Records for the task |

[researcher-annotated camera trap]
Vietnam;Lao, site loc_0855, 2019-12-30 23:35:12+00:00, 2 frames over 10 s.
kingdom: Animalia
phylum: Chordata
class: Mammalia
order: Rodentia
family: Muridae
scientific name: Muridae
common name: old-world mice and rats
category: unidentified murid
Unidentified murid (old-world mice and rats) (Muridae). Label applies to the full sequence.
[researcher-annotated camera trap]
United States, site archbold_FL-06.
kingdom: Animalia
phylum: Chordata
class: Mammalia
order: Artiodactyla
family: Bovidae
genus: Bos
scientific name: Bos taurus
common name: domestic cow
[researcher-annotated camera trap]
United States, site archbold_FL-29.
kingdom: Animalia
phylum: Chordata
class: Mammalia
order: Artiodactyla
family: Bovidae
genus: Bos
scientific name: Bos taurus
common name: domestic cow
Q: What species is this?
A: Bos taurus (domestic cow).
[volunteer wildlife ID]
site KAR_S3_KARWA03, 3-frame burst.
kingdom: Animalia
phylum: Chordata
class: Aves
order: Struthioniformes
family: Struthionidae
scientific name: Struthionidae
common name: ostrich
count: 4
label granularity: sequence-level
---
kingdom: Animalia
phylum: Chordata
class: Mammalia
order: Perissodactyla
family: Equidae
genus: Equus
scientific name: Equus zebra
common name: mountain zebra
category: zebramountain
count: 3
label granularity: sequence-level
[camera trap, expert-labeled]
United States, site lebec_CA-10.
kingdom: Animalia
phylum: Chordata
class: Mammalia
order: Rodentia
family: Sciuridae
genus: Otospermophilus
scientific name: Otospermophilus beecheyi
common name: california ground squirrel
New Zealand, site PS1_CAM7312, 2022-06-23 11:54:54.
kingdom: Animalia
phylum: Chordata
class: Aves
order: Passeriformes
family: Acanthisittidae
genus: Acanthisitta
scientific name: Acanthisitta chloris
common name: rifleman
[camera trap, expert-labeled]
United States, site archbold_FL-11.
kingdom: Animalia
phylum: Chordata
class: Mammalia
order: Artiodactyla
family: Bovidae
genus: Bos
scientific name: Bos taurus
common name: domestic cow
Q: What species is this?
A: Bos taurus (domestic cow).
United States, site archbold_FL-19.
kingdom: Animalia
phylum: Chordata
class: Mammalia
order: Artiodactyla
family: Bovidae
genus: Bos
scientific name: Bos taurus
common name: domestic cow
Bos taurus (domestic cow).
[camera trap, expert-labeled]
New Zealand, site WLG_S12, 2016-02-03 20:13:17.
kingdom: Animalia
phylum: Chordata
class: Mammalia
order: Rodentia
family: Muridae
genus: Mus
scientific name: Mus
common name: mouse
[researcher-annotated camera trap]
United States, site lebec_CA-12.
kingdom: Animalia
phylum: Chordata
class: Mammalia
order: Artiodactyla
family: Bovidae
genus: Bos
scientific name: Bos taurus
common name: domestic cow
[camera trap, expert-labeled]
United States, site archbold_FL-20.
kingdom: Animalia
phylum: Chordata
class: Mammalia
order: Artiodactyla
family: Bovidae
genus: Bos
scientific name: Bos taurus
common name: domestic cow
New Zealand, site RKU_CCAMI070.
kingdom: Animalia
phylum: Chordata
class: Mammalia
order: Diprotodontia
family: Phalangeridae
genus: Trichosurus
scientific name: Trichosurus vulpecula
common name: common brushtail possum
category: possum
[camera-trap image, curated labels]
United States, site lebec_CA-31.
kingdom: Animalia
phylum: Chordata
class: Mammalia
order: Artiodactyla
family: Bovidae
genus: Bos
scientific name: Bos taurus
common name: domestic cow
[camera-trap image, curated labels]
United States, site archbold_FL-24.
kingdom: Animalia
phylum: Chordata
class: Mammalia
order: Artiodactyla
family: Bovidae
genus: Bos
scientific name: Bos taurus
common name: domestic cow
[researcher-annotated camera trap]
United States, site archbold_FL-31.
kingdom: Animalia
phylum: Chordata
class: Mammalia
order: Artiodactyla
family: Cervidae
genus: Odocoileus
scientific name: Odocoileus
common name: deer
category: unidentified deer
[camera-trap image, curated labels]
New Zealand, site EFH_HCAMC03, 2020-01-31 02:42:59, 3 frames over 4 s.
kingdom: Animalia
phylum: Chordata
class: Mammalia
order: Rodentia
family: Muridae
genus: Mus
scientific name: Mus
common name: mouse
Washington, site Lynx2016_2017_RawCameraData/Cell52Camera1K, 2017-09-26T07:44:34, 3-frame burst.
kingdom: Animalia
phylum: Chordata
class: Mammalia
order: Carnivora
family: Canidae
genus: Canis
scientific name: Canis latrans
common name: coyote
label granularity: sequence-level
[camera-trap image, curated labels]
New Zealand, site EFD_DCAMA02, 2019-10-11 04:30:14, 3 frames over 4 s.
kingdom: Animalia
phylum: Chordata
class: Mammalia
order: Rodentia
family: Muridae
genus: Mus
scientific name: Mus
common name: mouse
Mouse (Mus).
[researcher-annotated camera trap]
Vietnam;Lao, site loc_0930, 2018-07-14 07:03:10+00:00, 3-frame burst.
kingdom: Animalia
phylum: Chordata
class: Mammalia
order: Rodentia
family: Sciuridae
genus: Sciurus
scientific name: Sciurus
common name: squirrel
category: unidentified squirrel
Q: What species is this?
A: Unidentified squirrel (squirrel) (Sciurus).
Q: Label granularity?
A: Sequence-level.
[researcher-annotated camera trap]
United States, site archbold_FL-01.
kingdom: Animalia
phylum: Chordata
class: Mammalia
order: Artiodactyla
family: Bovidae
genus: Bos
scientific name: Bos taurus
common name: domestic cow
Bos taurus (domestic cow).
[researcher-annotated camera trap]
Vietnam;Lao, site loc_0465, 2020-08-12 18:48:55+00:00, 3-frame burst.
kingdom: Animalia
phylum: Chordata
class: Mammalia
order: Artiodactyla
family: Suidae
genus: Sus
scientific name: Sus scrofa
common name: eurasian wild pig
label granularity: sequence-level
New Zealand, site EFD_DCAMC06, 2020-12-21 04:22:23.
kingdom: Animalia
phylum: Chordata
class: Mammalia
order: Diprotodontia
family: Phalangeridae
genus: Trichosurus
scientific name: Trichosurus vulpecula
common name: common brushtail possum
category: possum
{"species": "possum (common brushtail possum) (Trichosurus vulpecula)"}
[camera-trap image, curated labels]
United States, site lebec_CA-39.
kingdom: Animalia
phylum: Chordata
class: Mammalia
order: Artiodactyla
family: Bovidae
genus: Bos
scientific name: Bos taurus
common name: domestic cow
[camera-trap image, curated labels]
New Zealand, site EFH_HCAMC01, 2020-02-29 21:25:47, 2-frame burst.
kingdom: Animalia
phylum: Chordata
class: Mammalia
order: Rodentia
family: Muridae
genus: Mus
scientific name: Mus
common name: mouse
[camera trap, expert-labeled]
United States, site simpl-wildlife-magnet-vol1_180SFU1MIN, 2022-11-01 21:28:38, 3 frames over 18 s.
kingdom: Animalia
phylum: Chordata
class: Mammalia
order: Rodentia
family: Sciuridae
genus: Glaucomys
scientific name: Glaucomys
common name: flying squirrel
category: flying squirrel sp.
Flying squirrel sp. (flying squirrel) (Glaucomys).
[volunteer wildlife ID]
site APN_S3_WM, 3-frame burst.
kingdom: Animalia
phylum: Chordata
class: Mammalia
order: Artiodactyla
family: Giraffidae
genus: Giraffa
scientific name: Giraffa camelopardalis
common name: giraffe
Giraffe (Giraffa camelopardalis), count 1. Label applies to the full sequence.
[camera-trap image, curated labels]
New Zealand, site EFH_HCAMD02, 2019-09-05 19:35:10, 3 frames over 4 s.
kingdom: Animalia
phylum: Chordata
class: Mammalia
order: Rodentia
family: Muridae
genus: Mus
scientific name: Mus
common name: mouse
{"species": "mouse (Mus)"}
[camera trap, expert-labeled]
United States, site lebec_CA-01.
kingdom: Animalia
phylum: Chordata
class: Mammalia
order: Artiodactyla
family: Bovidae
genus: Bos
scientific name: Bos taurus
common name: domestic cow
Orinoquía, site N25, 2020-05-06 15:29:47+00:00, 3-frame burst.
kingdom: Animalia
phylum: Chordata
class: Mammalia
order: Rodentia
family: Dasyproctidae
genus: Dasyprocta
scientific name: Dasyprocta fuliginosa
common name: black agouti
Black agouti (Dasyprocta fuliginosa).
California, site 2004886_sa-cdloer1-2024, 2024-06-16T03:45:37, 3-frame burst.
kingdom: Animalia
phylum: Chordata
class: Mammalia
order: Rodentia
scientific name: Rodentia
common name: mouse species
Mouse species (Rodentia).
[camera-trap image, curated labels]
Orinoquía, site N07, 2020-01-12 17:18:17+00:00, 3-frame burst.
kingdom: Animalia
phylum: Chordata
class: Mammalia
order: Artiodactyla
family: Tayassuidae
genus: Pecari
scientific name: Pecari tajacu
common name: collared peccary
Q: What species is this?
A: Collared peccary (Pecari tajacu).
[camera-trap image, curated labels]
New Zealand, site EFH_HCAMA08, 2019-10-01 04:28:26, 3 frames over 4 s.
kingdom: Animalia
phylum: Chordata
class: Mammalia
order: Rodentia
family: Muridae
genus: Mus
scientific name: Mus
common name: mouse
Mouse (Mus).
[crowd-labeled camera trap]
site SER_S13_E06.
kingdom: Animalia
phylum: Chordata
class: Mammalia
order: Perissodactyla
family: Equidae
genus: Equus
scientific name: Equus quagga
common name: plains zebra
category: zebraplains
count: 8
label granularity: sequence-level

What is being asked | Your task is to reproduce the entries exactly, starting at the first line and ending with the line containing "order: Passeriformes".

Response area |
[researcher-annotated camera trap]
Vietnam;Lao, site loc_0855, 2019-12-30 23:35:12+00:00, 2 frames over 10 s.
kingdom: Animalia
phylum: Chordata
class: Mammalia
order: Rodentia
family: Muridae
scientific name: Muridae
common name: old-world mice and rats
category: unidentified murid
Unidentified murid (old-world mice and rats) (Muridae). Label applies to the full sequence.
[researcher-annotated camera trap]
United States, site archbold_FL-06.
kingdom: Animalia
phylum: Chordata
class: Mammalia
order: Artiodactyla
family: Bovidae
genus: Bos
scientific name: Bos taurus
common name: domestic cow
[researcher-annotated camera trap]
United States, site archbold_FL-29.
kingdom: Animalia
phylum: Chordata
class: Mammalia
order: Artiodactyla
family: Bovidae
genus: Bos
scientific name: Bos taurus
common name: domestic cow
Q: What species is this?
A: Bos taurus (domestic cow).
[volunteer wildlife ID]
site KAR_S3_KARWA03, 3-frame burst.
kingdom: Animalia
phylum: Chordata
class: Aves
order: Struthioniformes
family: Struthionidae
scientific name: Struthionidae
common name: ostrich
count: 4
label granularity: sequence-level
---
kingdom: Animalia
phylum: Chordata
class: Mammalia
order: Perissodactyla
family: Equidae
genus: Equus
scientific name: Equus zebra
common name: mountain zebra
category: zebramountain
count: 3
label granularity: sequence-level
[camera trap, expert-labeled]
United States, site lebec_CA-10.
kingdom: Animalia
phylum: Chordata
class: Mammalia
order: Rodentia
family: Sciuridae
genus: Otospermophilus
scientific name: Otospermophilus beecheyi
common name: california ground squirrel
New Zealand, site PS1_CAM7312, 2022-06-23 11:54:54.
kingdom: Animalia
phylum: Chordata
class: Aves
order: Passeriformes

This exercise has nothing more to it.